Core Language Tests:

  • assignment.be, bool.be, class.be, closure.be, function.be
  • for.be, vararg.be, cond_expr.be, exceptions.be

Data Type Tests:

  • list.be, map.be, range.be, string.be, int.be, bytes.be

Library Tests:

  • json.be (9168 lines) - Comprehensive JSON security tests
  • math.be, os.be, debug.be, introspect.be

Parser & Compiler Tests:

  • parser.be, lexer.be, compiler.be, suffix.be

Advanced Feature Tests:

  • virtual_methods.be, super_auto.be, class_static.be
  • division_by_zero.be, reference.be, compound.be

/examples/ - Example Programs (16 files)

  • fib_rec.be - Fibonacci recursion
  • qsort.be - Quick sort implementation
  • bintree.be - Binary tree operations
  • json.be - JSON usage examples
  • repl.be - REPL implementation

/default/ - Default Configuration (17 files)

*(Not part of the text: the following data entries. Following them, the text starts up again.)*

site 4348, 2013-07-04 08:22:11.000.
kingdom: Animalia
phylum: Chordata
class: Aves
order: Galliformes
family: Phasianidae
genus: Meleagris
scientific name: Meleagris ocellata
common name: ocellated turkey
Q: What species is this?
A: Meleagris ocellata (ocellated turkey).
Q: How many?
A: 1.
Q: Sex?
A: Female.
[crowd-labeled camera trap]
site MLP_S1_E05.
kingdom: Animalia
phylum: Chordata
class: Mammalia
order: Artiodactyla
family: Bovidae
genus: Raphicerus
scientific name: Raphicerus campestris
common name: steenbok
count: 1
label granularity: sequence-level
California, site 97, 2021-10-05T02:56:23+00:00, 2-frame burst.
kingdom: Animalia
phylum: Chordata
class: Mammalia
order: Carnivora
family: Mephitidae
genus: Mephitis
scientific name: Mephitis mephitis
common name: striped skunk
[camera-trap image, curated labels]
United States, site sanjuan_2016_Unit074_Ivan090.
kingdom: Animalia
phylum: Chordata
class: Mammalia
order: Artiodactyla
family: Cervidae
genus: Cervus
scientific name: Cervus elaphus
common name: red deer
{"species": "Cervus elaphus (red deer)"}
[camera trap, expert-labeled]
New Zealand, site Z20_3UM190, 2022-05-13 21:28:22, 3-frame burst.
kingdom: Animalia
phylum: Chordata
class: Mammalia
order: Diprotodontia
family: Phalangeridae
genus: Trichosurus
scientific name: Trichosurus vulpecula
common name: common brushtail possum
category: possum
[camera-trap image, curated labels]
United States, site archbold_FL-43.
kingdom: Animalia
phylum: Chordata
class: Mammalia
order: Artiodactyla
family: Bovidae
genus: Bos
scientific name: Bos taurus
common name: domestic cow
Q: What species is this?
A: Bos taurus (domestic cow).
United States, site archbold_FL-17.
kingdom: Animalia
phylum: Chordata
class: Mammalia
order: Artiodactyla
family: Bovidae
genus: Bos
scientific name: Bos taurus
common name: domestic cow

  • berry_conf.h - Configuration settings
  • be_modtab.c - Module table definitions
  • be_port.c - Platform-specific code
  • berry.c - Main executable entry point

/generate/ - Generated Files (31 files)

  • be_const_strtab.h - String table constants
  • be_fixed_*.h - Fixed/compiled module definitions
  • Auto-generated constant definitions

/tools/ - Development Tools

Code Generation:

  • /coc/ - Compile-on-command tools (13 files)
  • Python scripts for code generation and optimization

Editor Support:

  • /plugins/vscode/ - Visual Studio Code plugin
  • /plugins/Notepad++/ - Notepad++ syntax highlighting

Grammar:

  • berry.ebnf - EBNF grammar definition
  • berry.bytecode - Bytecode format specification

Key Architecture Components

1. Virtual Machine (be_vm.c)

  • Register-based VM (not stack-based)
  • Optimized for low memory usage
  • Handles instruction execution and control flow

2. Parser & Lexer (be_parser.c, be_lexer.c)

  • One-pass compilation
  • Generates bytecode directly
  • Error handling and recovery

3. Memory Management (be_mem.c, be_gc.c)

  • Custom memory allocator
  • Mark-sweep garbage collector
  • Low memory footprint optimization

4. Type System

  • Value Types: int, real, boolean, string (not class objects)
  • Object Types: list, map, range, class instances
  • Optimized for performance vs. pure OOP

5. Security Features (Recently Added)

  • JSON Security: Comprehensive buffer overflow protection
  • Unicode handling with proper size calculation
  • Input validation and sanitization

Recent Security Work

JSON Parser Security (be_jsonlib.c)

  • Fixed: Critical buffer overflow in Unicode handling
  • Added: Comprehensive security tests (10 test functions)
  • Implemented: Safe string length calculation
  • Protected: Against memory exhaustion attacks

Build System

  • Makefile - Primary build system
  • CMakeLists.txt - CMake support
  • library.json - PlatformIO library definition

Testing Infrastructure

  • 51 unit tests covering all major features
  • Automated test runner via make test
  • Security regression tests for vulnerability prevention
  • Cross-platform compatibility tests

File Statistics

  • Total Source Files: ~200 files
  • Core C Code: ~24,000 lines
  • Test Code: ~15,000 lines
  • Documentation: Comprehensive README and examples
  • Binary Size: <40KiB interpreter core
  • Memory Usage: <4KiB heap minimum

This repository represents a complete, production-ready embedded scripting language with comprehensive testing, security features, and development tools.